§ Task directions
Reproduce the material below word for word, keeping every line as it stands.

§ Task data
──────────

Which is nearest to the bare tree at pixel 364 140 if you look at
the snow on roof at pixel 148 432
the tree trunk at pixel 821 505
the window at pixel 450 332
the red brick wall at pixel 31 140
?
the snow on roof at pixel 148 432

──────────

§ The output
Which is nearest to the bare tree at pixel 364 140 if you look at
the snow on roof at pixel 148 432
the tree trunk at pixel 821 505
the window at pixel 450 332
the red brick wall at pixel 31 140
?
the snow on roof at pixel 148 432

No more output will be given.